DEMAM tahunan budaya jalanan (urban) sebagai wujud berpikir, cara merasa dan bertindak di tengah konstelasi kehidupan masyarakat modern perkotaan kekinian dalam dinamika kreatif selama ini seakan terkesan tampil terdepan menjadi media edukasi publik yang dikonstruksi paling merakyat. Padahal, tanpa disadari jauh dibalik gemerlap kreativitas seni dan budaya yang cenderung sebagai kebutuhan pencarian dan pemuasan hasrat diri tersebut terdapat praktik hegemoni kebijakan publik, yakni sebuah konstruksi politik rekayasa budaya jalanan dalam upaya mewujudkan kepentingan pencitraan relasi kuasa atas kekuasaan integritas diri dari para elite politik penguasa pemangku kebijakan di tengah kehidupan birokrasi pemerintahan.

Konstruksi budaya jalanan tahunan sebagai sebuah wujud kreativitas berkesenian dalam upaya melanggengkan esensi peradaban kebudayaan bangsa bahkan acapkali dijadikan proses interaksi memanipulasi denyut nadi pergerakan kemajuan ekonomi kerakyatan berbasis kearifan lokal yang bersifat sesaat dan disinyalir menyesatkan secara sistematis. Ironisnya, narasi tentang aktivitas budaya jalanan tahunan tersebut bahkan sengaja disajikan dalam beragam bahasa ungkap yang penuh pujian dan kebanggaan dari segenap potensi dan realitas keragaman sosial, ekonomi, serta seni dan budaya untuk membangun citra positif yang lekat di mata dan hati publik secara regional, nasional maupun dunia.

Pada dasarnya memang wujud budaya jalanan tahunan sengaja hadir dengan beragam perangkat yang sangat serba praktis agar mudah berpindah ruang dan waktu dalam sekejap sebagai konstelasi pengembangan kebudayaan bangsa yang menstimulus inspirasi inovasi dan kreativitas ide monumental dari kehidupan perkotaan kekinian yang terus bergerak sesuai dengan perkembangan dan tantangan zaman. Terlebih lagi, kreativitas seni dan budaya telah ditasbihkan menjadi industri kreatif yang dianggap sebagai aset, sumber daya, alat, pola berpikir serta metode peluang, kesempatan dan problematika untuk merefleksi kehidupan berbangsa dan bernegara di tengah peradaban global dengan teknologi serba canggihnya.

Daftar Tugas:
1. Tulis ulang persis bagian tulisan tentang budaya jalanan yang dibuka dengan kata-kata "Pada dasarnya memang" dan ditutup dengan "teknologi serba canggihnya.".
2. Teruskan tulisan tentang budaya jalanan tahunan ini, dimulai sesudah kalimat terakhirnya.

(Baris data pertanyaan spasial)
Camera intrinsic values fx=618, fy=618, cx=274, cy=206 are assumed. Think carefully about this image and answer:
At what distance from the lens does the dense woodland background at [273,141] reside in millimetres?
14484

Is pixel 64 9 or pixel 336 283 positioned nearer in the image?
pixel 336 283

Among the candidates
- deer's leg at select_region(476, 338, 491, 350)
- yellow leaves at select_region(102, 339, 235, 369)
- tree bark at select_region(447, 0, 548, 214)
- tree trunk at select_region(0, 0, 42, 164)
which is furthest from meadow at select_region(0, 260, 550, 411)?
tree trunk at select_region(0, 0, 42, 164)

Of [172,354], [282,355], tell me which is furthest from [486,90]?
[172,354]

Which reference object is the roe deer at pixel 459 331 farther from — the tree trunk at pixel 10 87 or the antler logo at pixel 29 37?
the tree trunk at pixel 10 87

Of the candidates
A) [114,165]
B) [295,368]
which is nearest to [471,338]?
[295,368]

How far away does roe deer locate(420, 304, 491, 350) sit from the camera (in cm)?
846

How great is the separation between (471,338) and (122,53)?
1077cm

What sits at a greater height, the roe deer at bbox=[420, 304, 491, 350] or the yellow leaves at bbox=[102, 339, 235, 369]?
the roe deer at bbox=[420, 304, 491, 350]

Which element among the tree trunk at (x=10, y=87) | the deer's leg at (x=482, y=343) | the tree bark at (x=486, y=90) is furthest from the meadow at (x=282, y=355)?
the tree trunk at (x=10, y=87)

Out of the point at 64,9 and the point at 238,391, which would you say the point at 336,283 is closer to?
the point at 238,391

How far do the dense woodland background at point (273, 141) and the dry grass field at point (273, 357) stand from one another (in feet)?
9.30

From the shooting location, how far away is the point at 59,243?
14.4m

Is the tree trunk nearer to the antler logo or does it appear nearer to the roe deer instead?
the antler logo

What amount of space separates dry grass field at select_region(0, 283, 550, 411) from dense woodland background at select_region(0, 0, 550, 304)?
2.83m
---
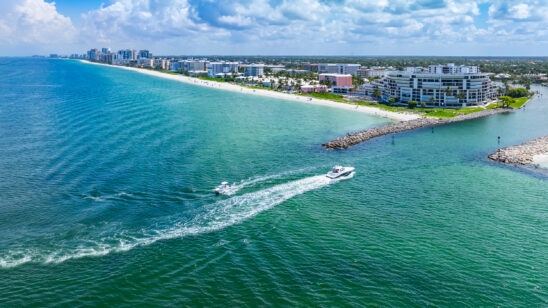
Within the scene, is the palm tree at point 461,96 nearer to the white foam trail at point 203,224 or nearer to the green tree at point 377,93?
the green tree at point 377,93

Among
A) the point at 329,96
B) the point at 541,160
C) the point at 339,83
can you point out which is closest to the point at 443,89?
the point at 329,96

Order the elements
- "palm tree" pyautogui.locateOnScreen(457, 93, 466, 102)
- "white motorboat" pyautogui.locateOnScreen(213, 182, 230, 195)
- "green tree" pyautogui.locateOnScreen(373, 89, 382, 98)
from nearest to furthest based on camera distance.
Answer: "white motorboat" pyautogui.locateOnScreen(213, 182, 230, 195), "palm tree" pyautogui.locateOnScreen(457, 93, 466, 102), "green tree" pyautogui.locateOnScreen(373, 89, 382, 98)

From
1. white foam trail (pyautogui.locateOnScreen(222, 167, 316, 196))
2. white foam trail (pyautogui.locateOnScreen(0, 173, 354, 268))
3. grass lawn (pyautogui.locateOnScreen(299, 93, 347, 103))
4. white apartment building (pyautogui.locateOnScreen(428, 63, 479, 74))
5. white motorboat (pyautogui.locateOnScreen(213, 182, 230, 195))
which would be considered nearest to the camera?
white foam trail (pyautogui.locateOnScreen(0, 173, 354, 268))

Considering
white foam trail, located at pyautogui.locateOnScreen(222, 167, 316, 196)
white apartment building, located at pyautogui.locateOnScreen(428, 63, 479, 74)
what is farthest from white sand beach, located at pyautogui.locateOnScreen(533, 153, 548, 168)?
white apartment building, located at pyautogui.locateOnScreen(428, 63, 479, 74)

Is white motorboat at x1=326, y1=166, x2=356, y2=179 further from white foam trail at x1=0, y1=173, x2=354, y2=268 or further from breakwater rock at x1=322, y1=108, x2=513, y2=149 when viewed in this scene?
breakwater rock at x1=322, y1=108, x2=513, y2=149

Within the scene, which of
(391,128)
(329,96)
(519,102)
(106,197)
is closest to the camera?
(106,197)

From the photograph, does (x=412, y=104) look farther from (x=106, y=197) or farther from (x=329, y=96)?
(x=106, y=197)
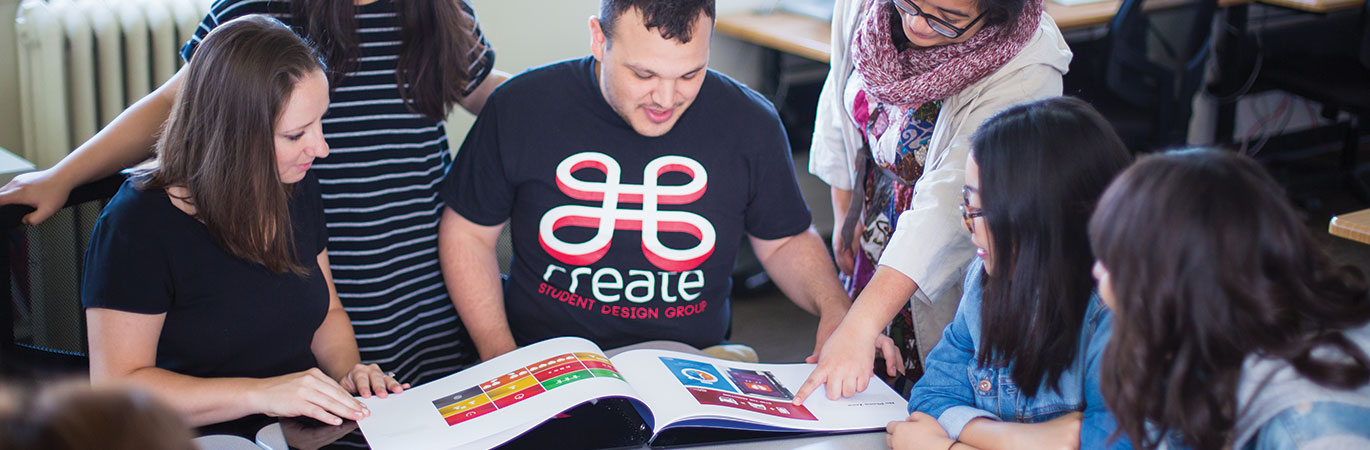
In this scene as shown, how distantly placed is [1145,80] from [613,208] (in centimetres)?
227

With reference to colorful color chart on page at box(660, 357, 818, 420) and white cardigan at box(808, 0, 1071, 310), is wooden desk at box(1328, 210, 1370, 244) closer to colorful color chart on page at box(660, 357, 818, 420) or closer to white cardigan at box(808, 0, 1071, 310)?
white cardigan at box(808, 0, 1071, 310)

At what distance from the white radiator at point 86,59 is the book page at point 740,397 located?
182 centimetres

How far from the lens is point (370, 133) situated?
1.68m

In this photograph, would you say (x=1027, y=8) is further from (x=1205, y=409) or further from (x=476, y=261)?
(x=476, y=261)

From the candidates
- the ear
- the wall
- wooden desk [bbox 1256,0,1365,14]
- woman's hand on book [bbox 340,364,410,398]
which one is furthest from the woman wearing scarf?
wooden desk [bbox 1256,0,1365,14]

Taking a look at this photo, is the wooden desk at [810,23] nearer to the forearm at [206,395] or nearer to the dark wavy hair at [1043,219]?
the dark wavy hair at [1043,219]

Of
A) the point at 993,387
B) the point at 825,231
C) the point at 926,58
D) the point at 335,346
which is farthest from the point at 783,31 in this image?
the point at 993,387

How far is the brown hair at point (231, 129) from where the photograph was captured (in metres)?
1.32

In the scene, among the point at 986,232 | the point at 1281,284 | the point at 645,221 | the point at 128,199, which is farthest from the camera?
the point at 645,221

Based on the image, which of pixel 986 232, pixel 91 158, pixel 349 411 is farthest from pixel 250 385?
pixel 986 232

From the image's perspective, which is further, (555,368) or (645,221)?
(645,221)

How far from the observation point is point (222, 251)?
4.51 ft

Jawaban Tiap Tugas:
1.
Pada dasarnya memang wujud budaya jalanan tahunan sengaja hadir dengan beragam perangkat yang sangat serba praktis agar mudah berpindah ruang dan waktu dalam sekejap sebagai konstelasi pengembangan kebudayaan bangsa yang menstimulus inspirasi inovasi dan kreativitas ide monumental dari kehidupan perkotaan kekinian yang terus bergerak sesuai dengan perkembangan dan tantangan zaman. Terlebih lagi, kreativitas seni dan budaya telah ditasbihkan menjadi industri kreatif yang dianggap sebagai aset, sumber daya, alat, pola berpikir serta metode peluang, kesempatan dan problematika untuk merefleksi kehidupan berbangsa dan bernegara di tengah peradaban global dengan teknologi serba canggihnya.

2.
Namun, bukan berarti posisi strategisnya senantiasa dapat dikonstruksi dengan sesuka hati ataupun bahkan secara sengaja mengorbankan kepentingan kemaslahatan publik atas dasar akrobatik ataupun kongkalikong aturan dan ketentuan hukum yang selalu terkooptasi dan terhegemoni kepentingan kapitalisme global untuk kepuasan nafsu duniawi semata. Dalam konteks ini, proyek budaya pencitraan integritas diri para elite politik penguasa pemangku kebijakan dalam politik rekayasa budaya jalanan tahunan kecenderungan terkesan atas dasar relasi kuasa dari kekuasaan di tengah kehidupan birokrasi pemerintahan demi kepuasan nafsu duniawi bersifat pribadi maupun kelompok atau golongan tertentu.

Kompleksitas dari politik rekayasa budaya jalanan tahunan sejatinya akan lebih elok dan elegan tampil secara independen ketika disajikan melalui sentuhan kreativitas yang mampu mensinergiskan beragam kepentingan tanpa harus mengorbankan kemaslahatan publik dan apalagi harus memanipulasi grafik pergerakan kemajuan ekonomi dengan mengeksplorasi seni budaya berbasis kearifan lokal secara kebablasan hanya demi kebijakan sebuah industri kreatif yang memuaskan nafsu duniawi dari pencitraan integritas diri bersifat pribadi maupun kelompok/golongan tertentu semata.

Narasi perlawanan dalam wujud kritik atas kebangkitan dari politik rekayasa budaya jalanan tahunan sejatinya bukan sekadar bahasa pengingat ataupun upaya penolakan tanpa kesadaran budaya yang beradab dan bermartabat, melainkan justru sebaliknya merupakan upaya penguatan nilai dan makna dari kreativitas politik rekayasa budaya jalanan tersebut sebagai penghormatan multi-kulturalisme secara sinergis seiring perkembangan dan peradaban zaman di tengah kehidupan masyarakat modern perkotaan kekinian yang dituntut selalu kreatif dan inovatif. Sehingga, tidak hadir sebagai budaya cacat moral ataupun budaya salah kaprah atas dasar praktik kongkalikong politik demokrasi yang melanggar aturan ataupun ketentuan hukum dalam kehidupan berbangsa dan bernegara, serta bermasyarakat secara masif dan sistemik.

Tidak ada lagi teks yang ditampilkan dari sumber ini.